En efecto, el caso Medida suscita serias críticas a la Administración de Justicia en el estado de Nuevo León. El ex gobernador cuenta con al menos 20 casos donde se presume que existe comisión de delitos, según sentenció el subprocurador Ernesto Canales Santos. Es preciso mencionar que la ley presume la inocencia de los ciudadanos hasta que se demuestre lo contrario. Es decir, Medina, si bien cuenta con diversos procesos judiciales, es inocente hasta que la justicia lo halle culpable. Y por esta razón no ha sido enviado a la cárcel, ni siquiera en la instancia de prisión preventiva, gracias a la ya citada medida cautelar.

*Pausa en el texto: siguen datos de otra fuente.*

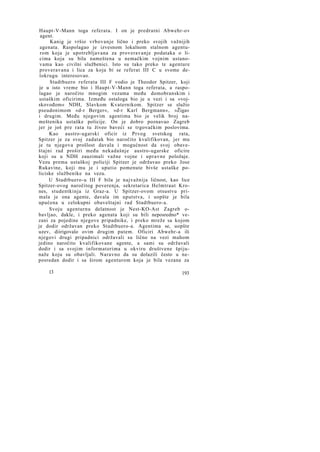 Haupt-V-Mann toga referata. I on je predratni Abwehr-ov
agent.
Kanig je vršio vrbovanje lično i preko svojih važnijih
agenata. Raspolagao je izvesnom lokalnom stalnom agenturom koja je upotrebljavana za proveravanje podataka o licima koja su bila nameštena u nemačkim vojnim ustanovama kao civilni službenici. Isto su tako preko te agenture
proveravana i lica za koja bi se referat III C u svome delokrugu interesovao.
Stadtbuero referata III F vodio je Theodor Spitzer, koji
je u isto vreme bio i Haupt-V-Mann toga referata, a raspolagao je naročito mnogim vezama među domobranskim i
ustaškim oficirima. Između ostaloga bio je u vezi i sa »vojskovođom« NDH, Slavkom Kvaternikom. Spitzer se služio
pseudonimom »d-r Berger«, »d-r Karl Bergmann«, »Žiga«
i drugim. Među njegovim agentima bio je velik broj nameštenika ustaške policije. On je dobro poznavao Zagreb
jer je još pre rata tu živeo baveći se trgovačkim poslovima.
Kao austro-ugarski oficir iz Prvog svetskog rata,
Spitzer je za svoj zadatak bio naročito kvalifikovan, jer mu
je tu njegova prošlost davala i mogućnost da svoj obaveštajni rad proširi među nekadašnje austro-ugarske oficire
koji su u NDH zauzimali važne vojne i upravne položaje.
Vezu prema ustaškoj policiji Spitzer je održavao preko Jose
Rukavine, koji mu je i uputio pomenute bivše ustaške policiske službenike na vezu.
U Stadtbuero-u III F bila je najvažnija ličnost, kao lice
Spitzer-ovog naročitog poverenja, sekretarica Helmtraut Krones, studentkinja iz Graz-a. U Spitzer-ovom otsustvu primala je ona agente, davala im uputstva, i uopšte je bila
upućena u celokupni obaveštajni rad Stadtbuero-a.
Svoju agenturnu delatnost je Nest-KO-Ast Zagreb obavljao, dakle, i preko agenata koji su bili neposredno* vezani za pojedine njegove pripadnike, i preko mreže sa kojom
je dodir održavan preko Stadtbuero-a. Agentima se, uopšte
uzev, diirigovalo ovim drugim putem. Oficiri Abwehr-a ili
njegovi drugi pripadnici održavali su lično na vezi mahom
jedino naročito kvalifikovane agente, a sami su održavali
dodir i sa svojim informatorima u okviru društvene špijunaže koju su obavljali. Naravno da su dolazili često u neposredan dodir i sa širom agenturom koja je bila vezana za
13

193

En palabras del Instituto de Justicia Procesal Penal, la utilidad de la prisión preventiva es “inhibir la posibilidad justificada de que una persona imputada de delito huya o interfiera en el juicio“. Cabe señalar que existen casos donde Gobernadores de otros estados, como el también priista Javier Duarte –quien en su momento estuvo vinculado a varios procesos judiciales por delitos cometidos– no le fuera dictada la prisión preventiva lo cual contribuyó a que éste huyera de la justicia. En consecuencia, una de nuestra preocupaciones se fundamenta en que en México existe un historial de gobernadores prófugos de la justicia, en algunos casos por falta de celeridad del Poder Judicial.

¿Problema residual o problema estructural?

Ahora bien, esta problemática debe ser analizada como un problema estructural que aqueja a México, es decir, no se trata de individuos sino de todo un sistema que lleva años mostrando opacidad ante la justicia y la lucha contra la corrupción. Para ilustrar esta problemática, conviene mencionar ciertas cifras y datos que ponen en duda la efectividad del poder judicial tanto de Nuevo León como de la República Mexicana.

Según la Encuesta Nacional sobre Cultura Política y Prácticas Ciudadanas (ENCUP2012), Existe una percepción promedio de corrupción en el país de 4.54 puntos, donde 5 es el valor máximo de significancia total de corrupción. Igualmente, según la Encuesta Nacional de Victimización y Percepción sobre Seguridad Pública (ENVIPE 2014) El 93,8% de los delitos no se denuncian o no derivan en averiguación previa. Por otro lado, el Informe País (2015) indica que el nivel de confianza en instituciones y organizaciones políticas y sociales a nivel nacional de los partidos políticos y de los jueces (por citar un ejemplo) se encuentra por debajo del 30%. Por último, el Índice de Percepción de Corrupción 2016 de Transparencia Internacional, señala que México es el 6 país más corrupto del continente, de un total de 37 Estados. Por si fuera poco, el país ha ido empeorando su puntaje respecto a años anteriores, pues ha pasado de 35 a 30 en la calificación, siendo 0 el grado más alto de corrupción y 100 el menor grado.

Lo anterior es reflejo de que las instituciones no están haciendo bien su trabajo, o que si lo están haciendo, es de manera insuficiente. Urgen esfuerzos más decididos para superar estos problemas que aquejan día a día en el ámbito político mexicano. Lo de Rodrigo Medina no es un hecho aislado, sino un fiel reflejo de cómo la justicia opera de una forma expedita y casi inmediata para los ricos y lenta y pasiva para los pobres, es decir, existe un doble rasero entre figuras públicas y ciudadanos del común.